Having said that, I and may others , have had Lacies that were very calm and confident in most situations and accepted minimal handling (ie; removing from their enclosure to wander about the house or to be placed in an outdoor enclosure when weather permitted). They are the most enjoyable captives IMO if you have the patience to allow them to adjust to their surroundings. A great experience all-round and a pleasure to keep.

Hopefully others can add to this as well to help you make an informed decision.

Cheers,

I.V.


----------



## imported_Varanus (Nov 8, 2008)

P.S; I kept a pair in an enclosure of 3.6x 1.2x 2.4 without any problems, however, they were given the run of the basement (a 10 metre squared area) on occasion.


----------



## Aslan (Nov 8, 2008)

*Sweetangel *- I think it is doable for Mangroves - in order to maintain humidity cover the roof space with a clear plastic sheet (it works with hot houses for plants). Heat the water and provide a good basking spot and I reckon it would work... 

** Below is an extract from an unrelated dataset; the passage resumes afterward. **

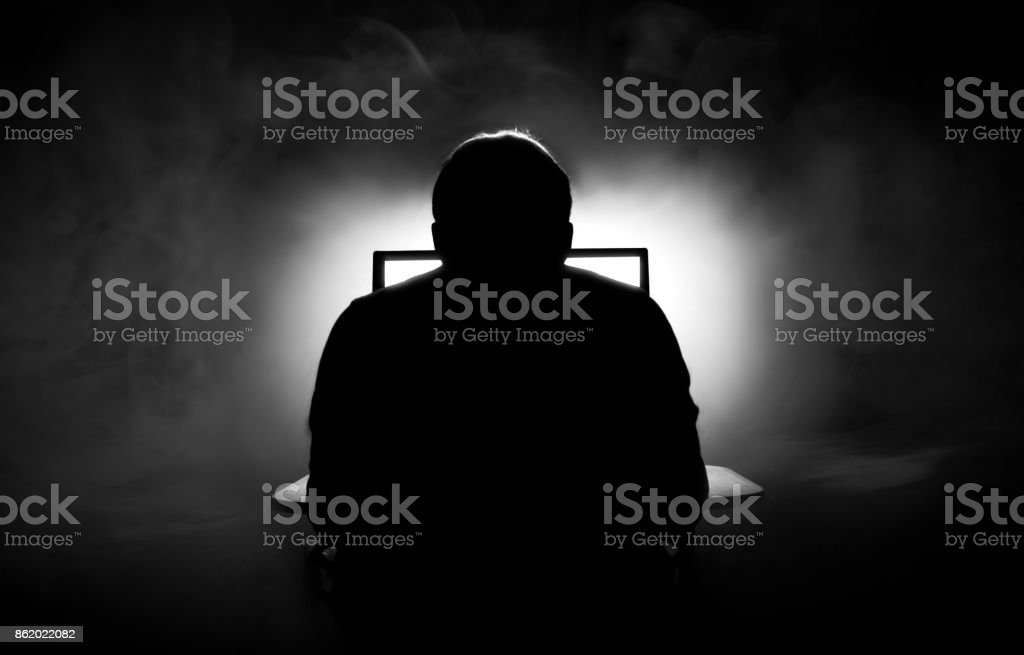 Man in front of computer. Dark night room with smoke stock photo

It would be a shame not to utilise that space for one of the larger Monitor species - Mertens could be kept in a similar setup to the Mangroves, Lacies would work well too as described by others earlier...


----------



## fishead (Nov 9, 2008)

What about a couple of heath monitors varanus rosenbergi, I think that spot would be ideal for them with a bit of tweeking. They are only roughly half the size of lacies and if you haven't seen a juvenile before you are in for a real treat for the eyes!


----------



## herptrader (Nov 23, 2008)

fishead said:


> What about a couple of heath monitors varanus rosenbergi, I think that spot would be ideal for them with a bit of tweeking. They are only roughly half the size of lacies and if you haven't seen a juvenile before you are in for a real treat for the eyes!

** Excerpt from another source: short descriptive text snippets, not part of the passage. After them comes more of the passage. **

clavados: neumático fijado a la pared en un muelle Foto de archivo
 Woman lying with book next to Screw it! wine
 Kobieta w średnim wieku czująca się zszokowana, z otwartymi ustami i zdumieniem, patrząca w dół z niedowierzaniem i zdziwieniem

As juveniles I think Rosenbergi are beautiful. One of my goanna books includes quite a bit of research on them. Alas I know little about their captive husbandry.


----------



## herptrader (Nov 23, 2008)

Our guys are quite shy still but they seem to be doing ok.

This one is what I anticipate is the female.

She has quite a serious look on her face :lol:


----------



## sweetangel (Nov 24, 2008)

wow they are amazing looking

was just in melbourne a few days ago and was talking to someone in a pet shop (sorry i cant remember your name dan or dave maybe) but yeah i was looking for good books on monitors so i can have a really good read to decide what i get.... there are just so many different ones that are awesome!!

So yeah if any one has any good books on aussie monitors if u could give me the names that would be sweet!! and where to get them... cant find them any where!

cheers all.

cant wait to change that area into a monitor enclosure!!


----------



## herptrader (Nov 25, 2008)

sweetangel said:


> wow they are amazing looking



Thanks - the photos do not quite do them justice. In the right light they have a strong indigo, even greenish colour.



sweetangel said:


> was just in melbourne a few days ago and was talking to someone in a pet shop (sorry i cant remember your name dan or dave maybe) but yeah i was looking for good books on monitors so i can have a really good read to decide what i get.... there are just so many different ones that are awesome!!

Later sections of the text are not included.